[Exercise directions] Your answer must be an exact transcription of every record below, with the pictures omitted.

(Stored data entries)

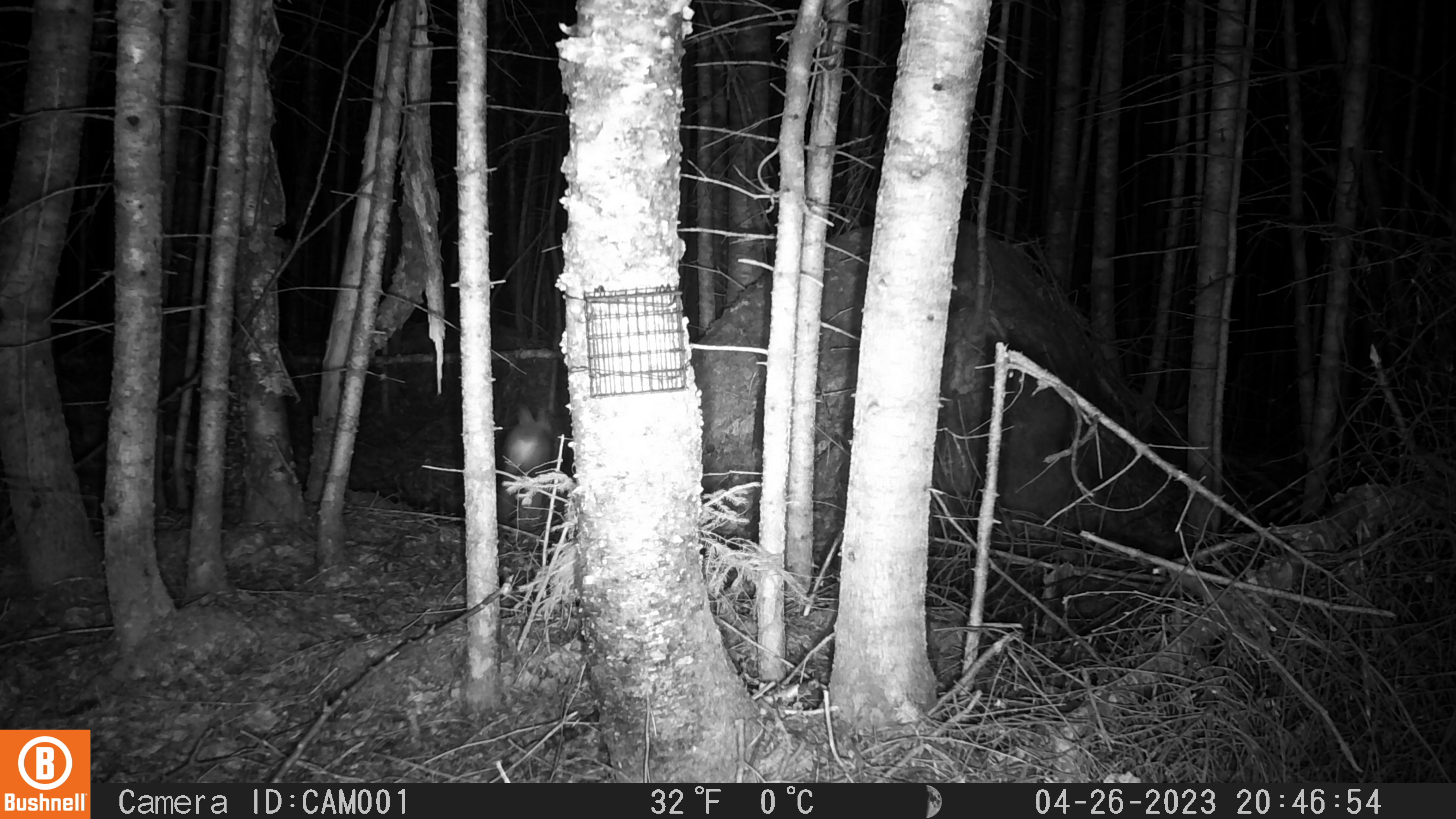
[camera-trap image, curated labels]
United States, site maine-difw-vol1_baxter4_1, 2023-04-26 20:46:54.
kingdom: Animalia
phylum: Chordata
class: Mammalia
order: Lagomorpha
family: Leporidae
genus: Lepus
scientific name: Lepus americanus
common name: snowshoe hare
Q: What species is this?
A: Snowshoe hare (Lepus americanus).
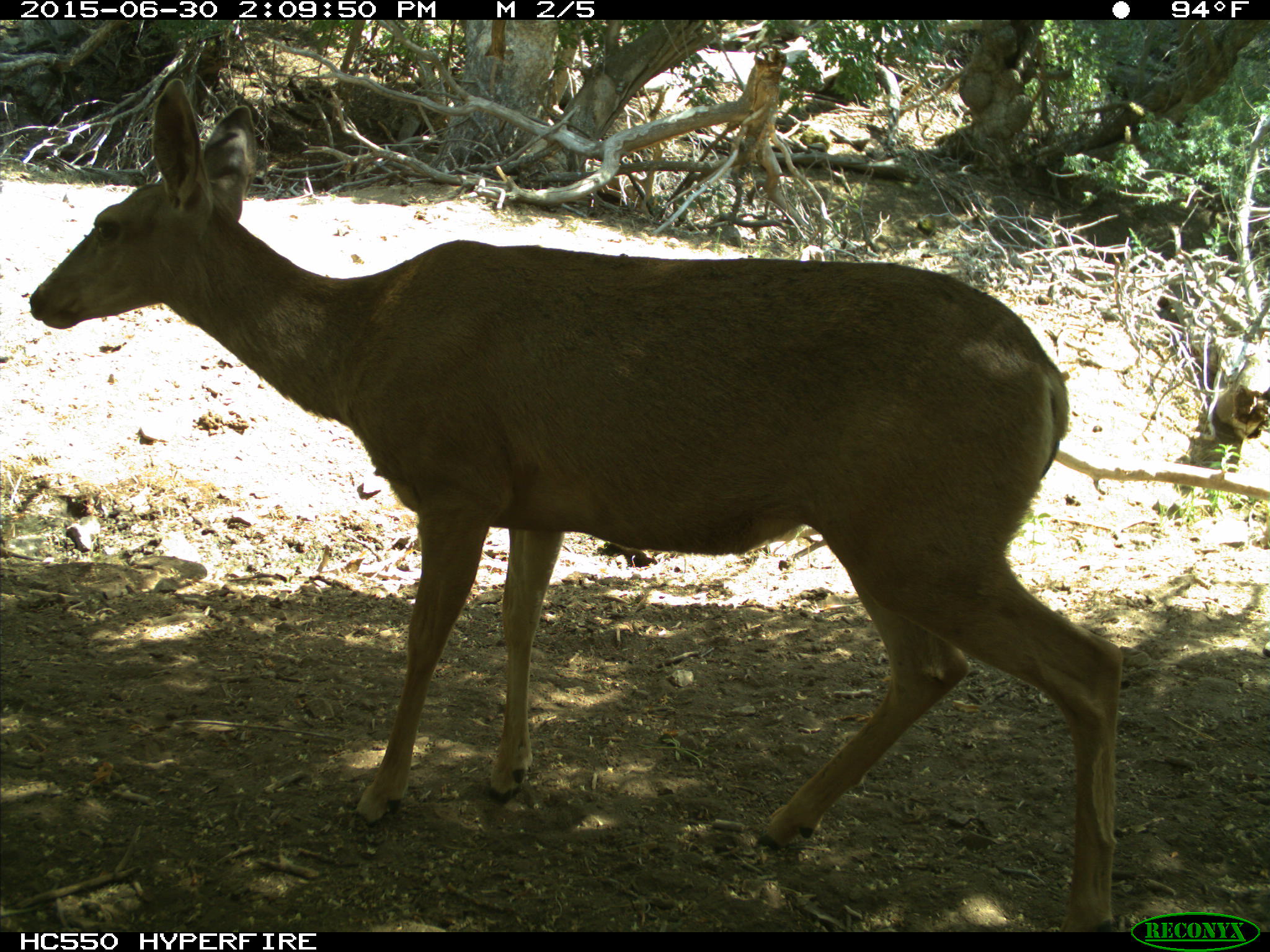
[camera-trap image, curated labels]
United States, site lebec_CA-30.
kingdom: Animalia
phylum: Chordata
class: Mammalia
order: Artiodactyla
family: Cervidae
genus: Odocoileus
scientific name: Odocoileus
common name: deer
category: unidentified deer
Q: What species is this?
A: Unidentified deer (deer) (Odocoileus).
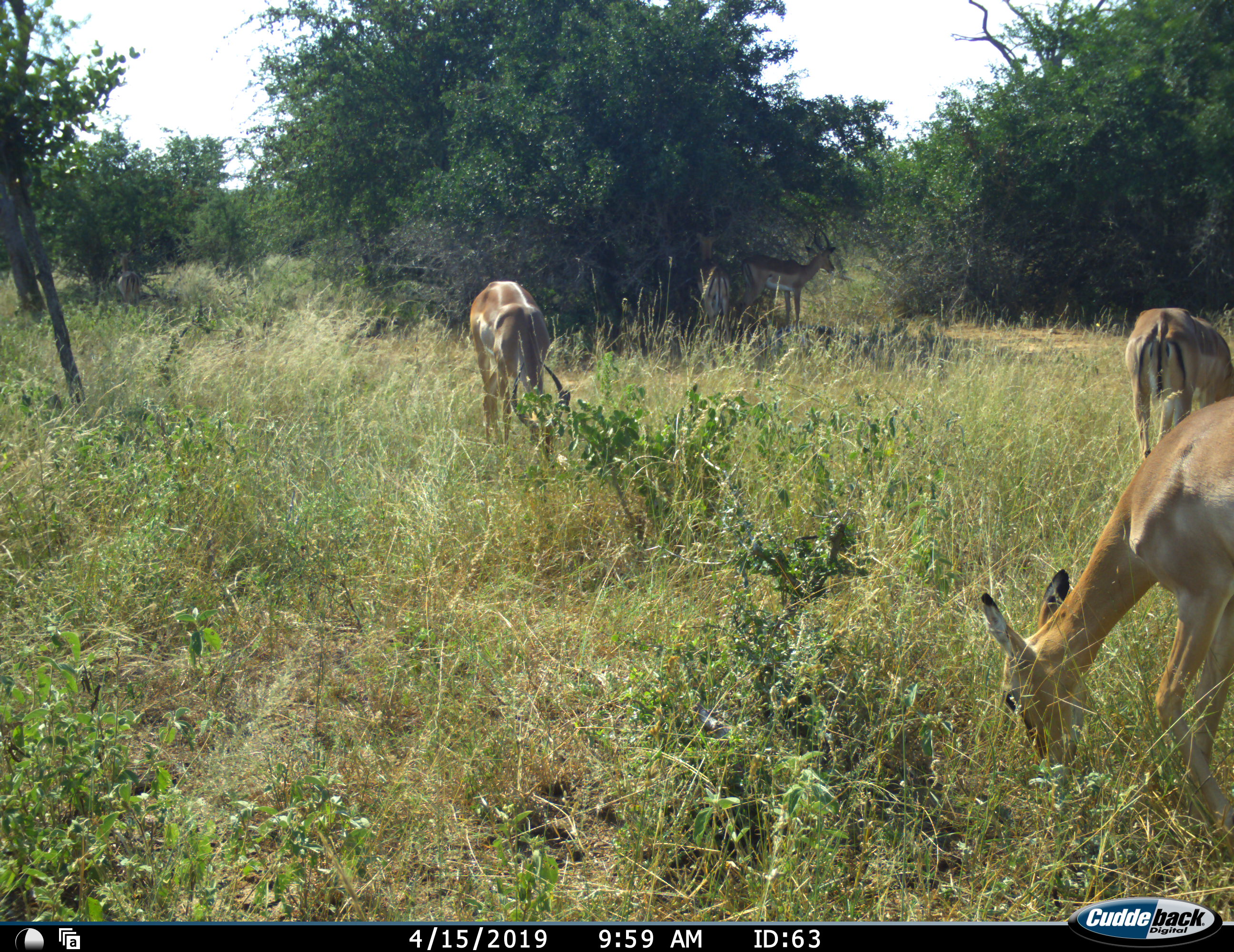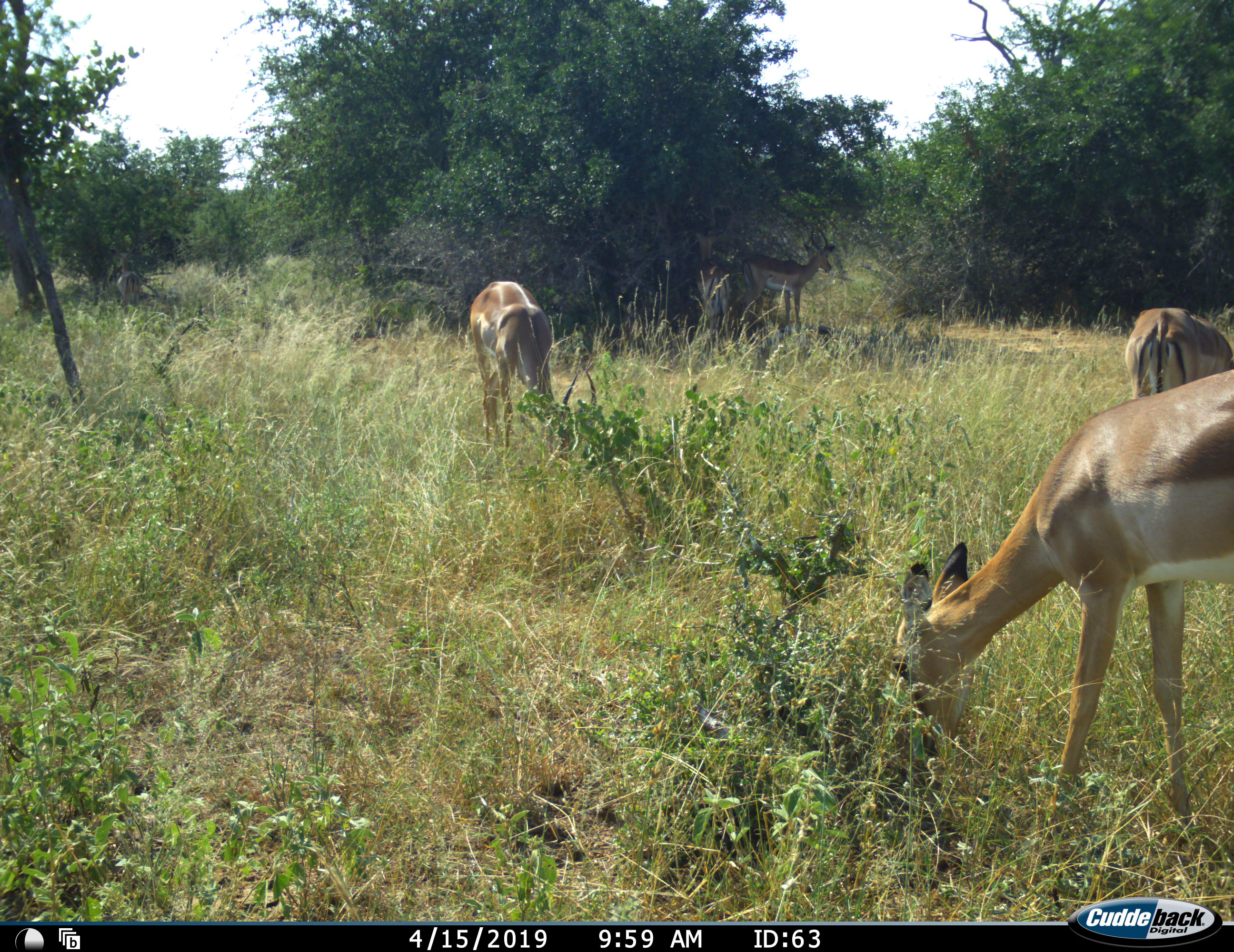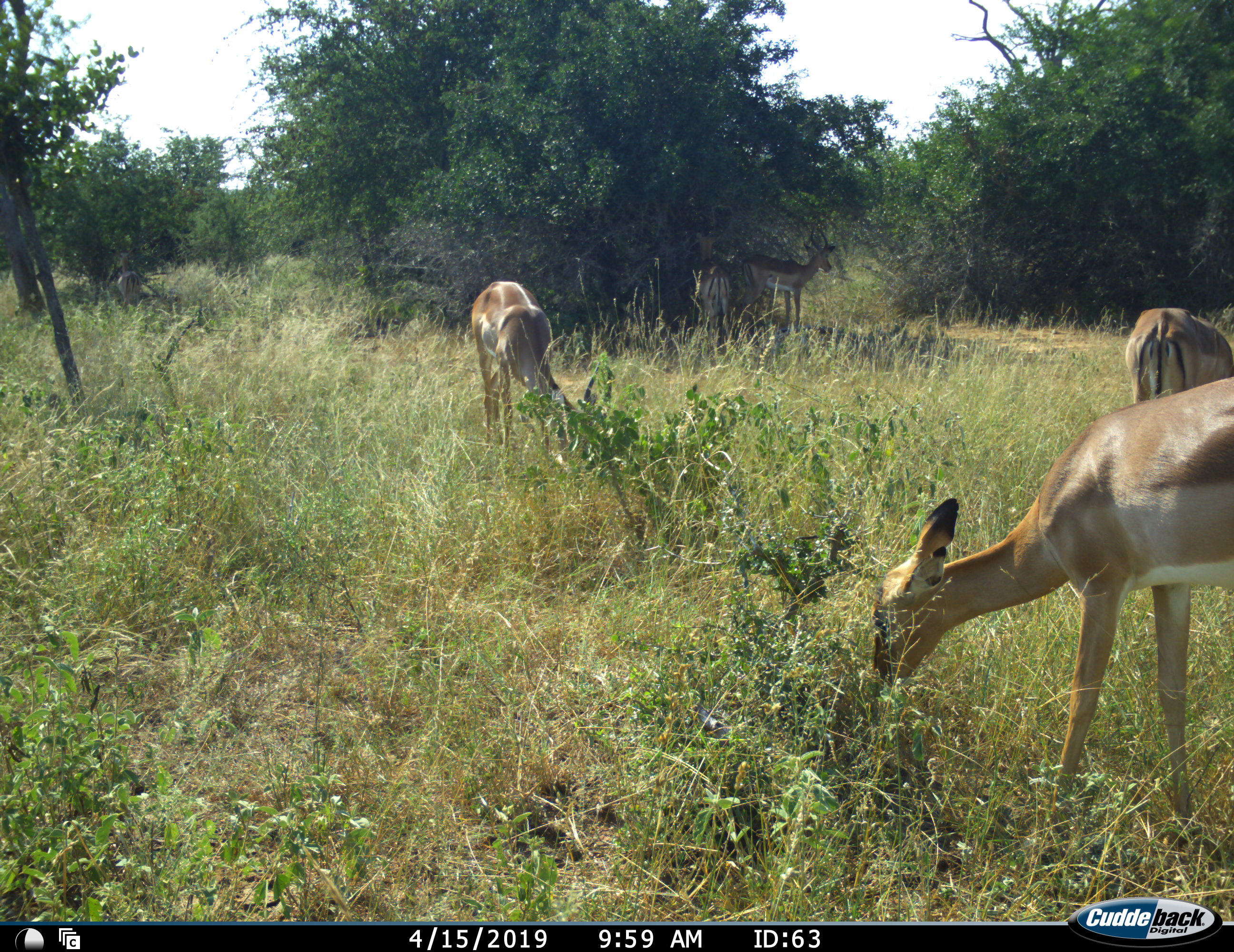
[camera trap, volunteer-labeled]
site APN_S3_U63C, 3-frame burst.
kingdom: Animalia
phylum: Chordata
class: Mammalia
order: Artiodactyla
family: Bovidae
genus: Aepyceros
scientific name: Aepyceros melampus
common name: impala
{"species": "impala (Aepyceros melampus)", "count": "5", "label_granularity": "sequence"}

[Task answer]
[camera-trap image, curated labels]
United States, site maine-difw-vol1_baxter4_1, 2023-04-26 20:46:54.
kingdom: Animalia
phylum: Chordata
class: Mammalia
order: Lagomorpha
family: Leporidae
genus: Lepus
scientific name: Lepus americanus
common name: snowshoe hare
Q: What species is this?
A: Snowshoe hare (Lepus americanus).
[camera-trap image, curated labels]
United States, site lebec_CA-30.
kingdom: Animalia
phylum: Chordata
class: Mammalia
order: Artiodactyla
family: Cervidae
genus: Odocoileus
scientific name: Odocoileus
common name: deer
category: unidentified deer
Q: What species is this?
A: Unidentified deer (deer) (Odocoileus).
[camera trap, volunteer-labeled]
site APN_S3_U63C, 3-frame burst.
kingdom: Animalia
phylum: Chordata
class: Mammalia
order: Artiodactyla
family: Bovidae
genus: Aepyceros
scientific name: Aepyceros melampus
common name: impala
{"species": "impala (Aepyceros melampus)", "count": "5", "label_granularity": "sequence"}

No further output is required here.